--- SELECTED PASSAGE ---

Focus on your product pages
Import your business data: turnover, profit margin, product availability, … This will allow you to focus on the products that have value-added for your business.
Imagine working on a sample of products that are not available (out of stock): What would be the impact of this SEO action?
Source: Oncrawl
Your product pages are essential for your business. How can you segment them to better determine the SEO actions to implement?
By integrating your data via Data Ingestion, you can create and use a segmentation based on your specific KPIs for your business.
– Data related to your profit margin
Source: Oncrawl
The graph above includes the entire structure of your site. The colored part represents the product pages. The colors are different depending on the range of profit margin for each product. This allows you to segment the product pages from a business point of view.
Source: Oncrawl
This enables you to identify certain product pages in depths 12 and 17 to 20 that have a high margin. It would be interesting to work specifically on these pages because they generate a significant margin.
Finally, we now have a precise vision of the pages where SEO work should be a priority.
Below is an example of the filters to be applied in Data Explorer to search for these pages:
Source: Data Explorer Oncrawl
Score your pages: from the most strategic to the least strategic
Sometimes, you may not be able to obtain or integrate certain data related to your business. In this case, you can proceed by scoring your pages. This allows you to determine the strategic pages for your business.

---

## [TASKS TO PERFORM]
A. Extract, word for word, the stretch from "Imagine working on" through "actions to implement?" in the passage on segmenting product pages for SEO.
B. In the passage on segmenting product pages for SEO, at which depths are the high-margin product pages identified?
C. Carry the passage on segmenting product pages for SEO forward, starting after its final sentence.

--- COLLECTED MATERIAL ---

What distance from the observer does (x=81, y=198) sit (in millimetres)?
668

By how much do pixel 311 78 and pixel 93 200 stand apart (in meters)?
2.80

---

## [RESPONSES TO THE TASKS]
A.
Imagine working on a sample of products that are not available (out of stock): What would be the impact of this SEO action?
Source: Oncrawl
Your product pages are essential for your business. How can you segment them to better determine the SEO actions to implement?

B. Depths 12 and 17 to 20.

C.
For example, you can determine scores between 1 and 5 according to the degree of importance of your pages.
This score can take into account different factors:
- The earning potential
- The difficulty to source products (availability, seasonality, competition)
- The conversion rate of the pages via Google Analytics
Without revealing or using sensitive information for your business, you can use this file with Data Ingestion to add a score for each URL.
You can create a segmentation in the same way as before, this time based on the score you have set.
Going further
The prioritization of your SEO actions is crucial in your strategy. Choosing the right actions to implement as a priority can save you a lot of time and also help you reach your business goals as soon as possible!
This article showed three tips, but feel free to go further in your analysis. Data Ingestion has no limits! Be imaginative regarding the data you can import that will have the best potential according to your site.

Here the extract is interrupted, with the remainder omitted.